To correct the error, include the project ID in the table reference:
CREATE AGGREGATE FUNCTION project1.dataset_a.ScaledAverage( dividend FLOAT64, divisor FLOAT64) RETURNS FLOAT64 AS ( ( SELECT AVG(dividend / divisor) FROM project1.dataset_a.my_table ) );
You can also reference an entity in a different project or dataset from the one where you create the function:
CREATE AGGREGATE FUNCTION project1.dataset_a.ScaledAverage( dividend FLOAT64, divisor FLOAT64) RETURNS FLOAT64 AS ( ( SELECT AVG(dividend / divisor) FROM project2.dataset_c.my_table ) );
Call a UDAF
This section describes the various ways that you can call a persistent or temporary UDAF after you create it in BigQuery.
Call a persistent UDAF
You can call a persistent UDAF in the same way that you call a built-in aggregate function.

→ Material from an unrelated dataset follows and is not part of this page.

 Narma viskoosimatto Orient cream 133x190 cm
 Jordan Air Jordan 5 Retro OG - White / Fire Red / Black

For more information, see Aggregate function calls. You must include the dataset in the function path.
In the following example, the query calls a persistent UDAF that's
called WeightedAverage
:
SELECT my_project.my_dataset.WeightedAverage(item, weight, 2) AS weighted_average FROM ( SELECT 1 AS item, 2.45 AS weight UNION ALL SELECT 3 AS item, 0.11 AS weight UNION ALL SELECT 5 AS item, 7.02 AS weight );
A table with the following results is produced:
/*------------------*
| weighted_average |
+------------------+
| 4.5 |
*------------------*/
Call a temporary UDAF
You can call a temporary UDAF in the same way that you call a built-in aggregate function. For more information, see Aggregate function calls.

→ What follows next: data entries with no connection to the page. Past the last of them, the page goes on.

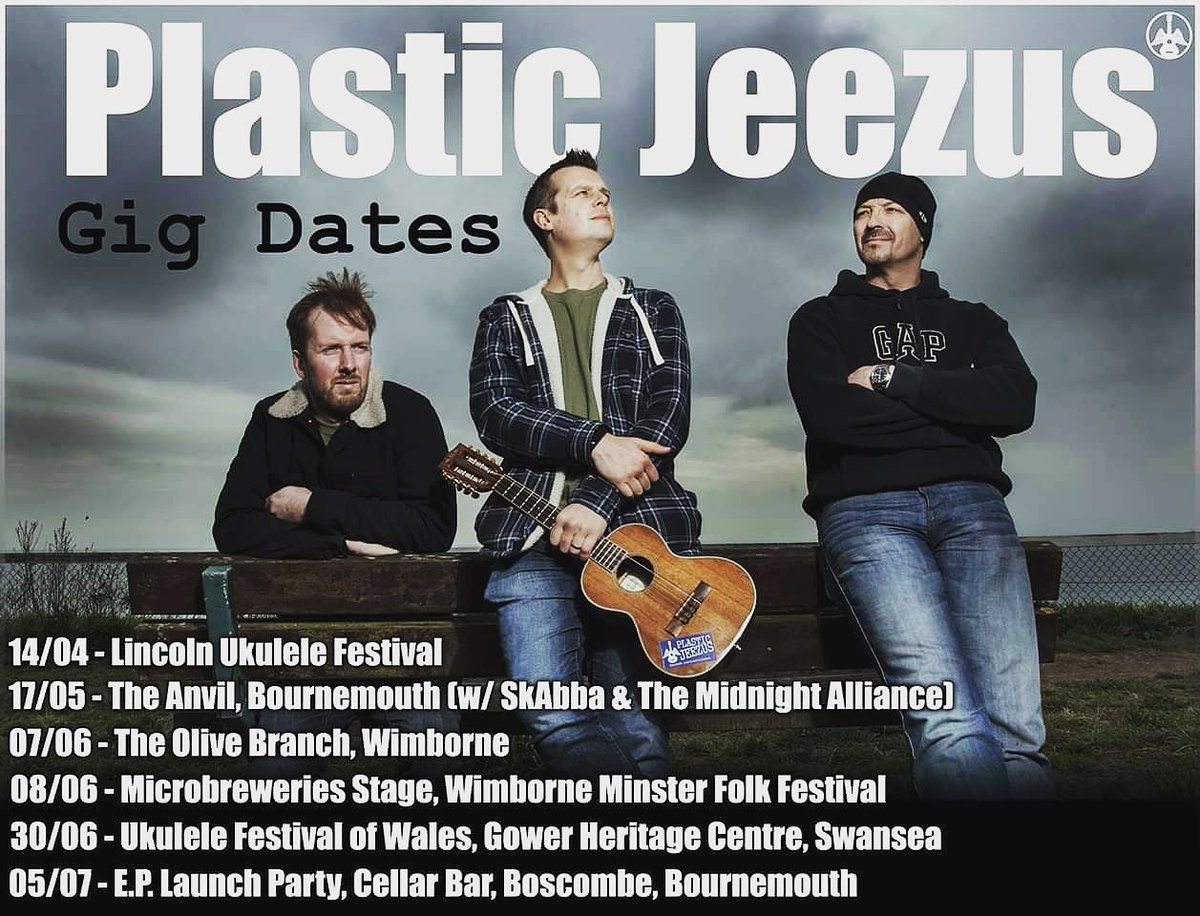Make no mistake, this band is self penned great.
<a href="/PlasticJeezus/">Plastic Jeezus</a> 
<a href="/tyhafan/">Tŷ Hafan Children's Hospice</a> <a href="/GowerHeritage/">GowerHeritageCentre</a>
<a href="/DerricksMusic/">Derricks Music</a> <a href="/GowerLifeMag/">Gower Life Magazine</a> <a href="/Gower_Holidays/">Gower Holidays</a> <a href="/GowerLive/">Gower Live</a> <a href="/therealgower/">Gower Peninsula</a>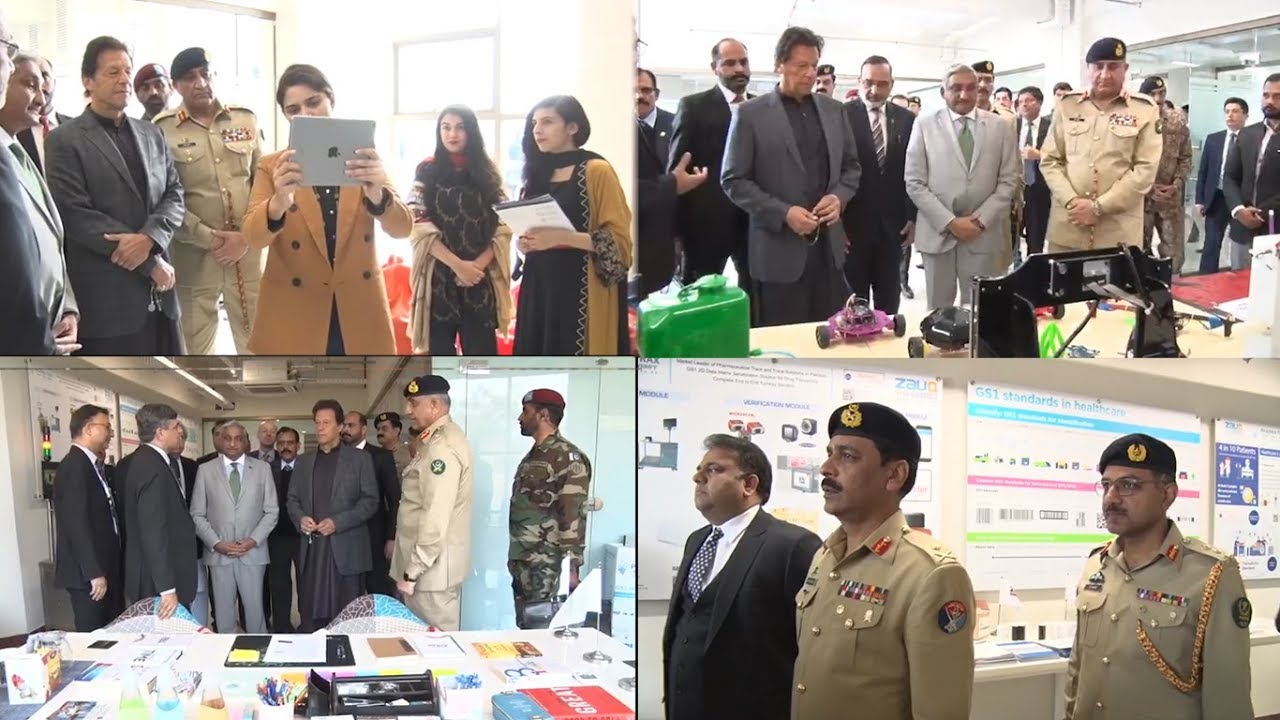 PM Imran Khan inaugurates National Science and technology park along with General Qamar Javed Bajwa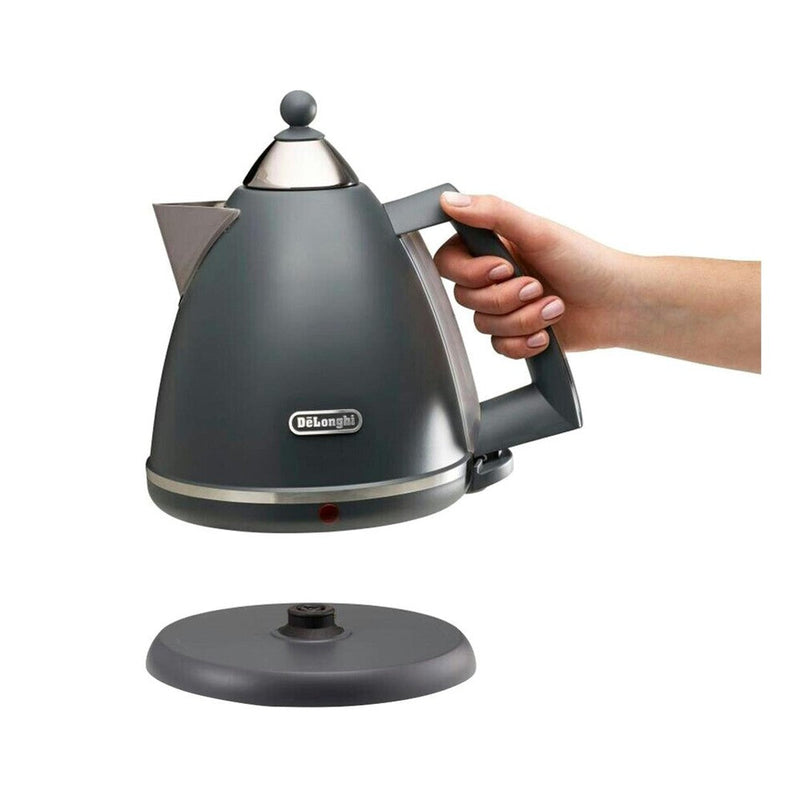 Argento Silva Kettle | Grey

The temporary function must be included in a multi-statement query or procedure that contains the UDAF function call.
In the following example, the query calls a temporary UDAF that's
called WeightedAverage
:
CREATE TEMP AGGREGATE FUNCTION WeightedAverage(...) -- Temporary UDAF function call SELECT WeightedAverage(item, weight, 2) AS weighted_average FROM ( SELECT 1 AS item, 2.45 AS weight UNION ALL SELECT 3 AS item, 0.11 AS weight UNION ALL SELECT 5 AS item, 7.02 AS weight );
A table with the following results is produced:
/*------------------*
| weighted_average |
+------------------+
| 4.5 |
*------------------*/
Delete a UDAF
This section describes the various ways that you can delete a persistent or temporary UDAF after you created it in BigQuery.
Delete a persistent UDAF
To delete a persistent UDAF, use the
DROP FUNCTION
statement.
You must include the dataset in the function path.
In the following example, the query deletes a persistent UDAF that's
called WeightedAverage
:
DROP FUNCTION IF EXISTS my_project.my_dataset.WeightedAverage;
Delete a temporary UDAF
To delete a temporary UDAF, use the
DROP FUNCTION
statement.
In the following example, the query deletes a temporary UDAF that's
called WeightedAverage
:
DROP FUNCTION IF EXISTS WeightedAverage;
A temporary UDAF expires as soon as the query finishes. The UDAF doesn't need to be deleted unless you want to remove it early from a multi-statement query or procedure.
List UDAFs
UDAFs are a type of routine. To list all of the routines in a dataset, see List routines.
Limitations
UDAFs have the same limitations that apply to UDFs. For details, see UDF limitations.
Only literals, query parameters, and script variables can be passed in as non-aggregate arguments for a UDAF.
Pricing
UDAFs are billed using the standard BigQuery pricing model.
Quotas and limits
UDAFs have the same quotas and limits that apply to UDFs. For information about UDF quotas, see Quotas and limits.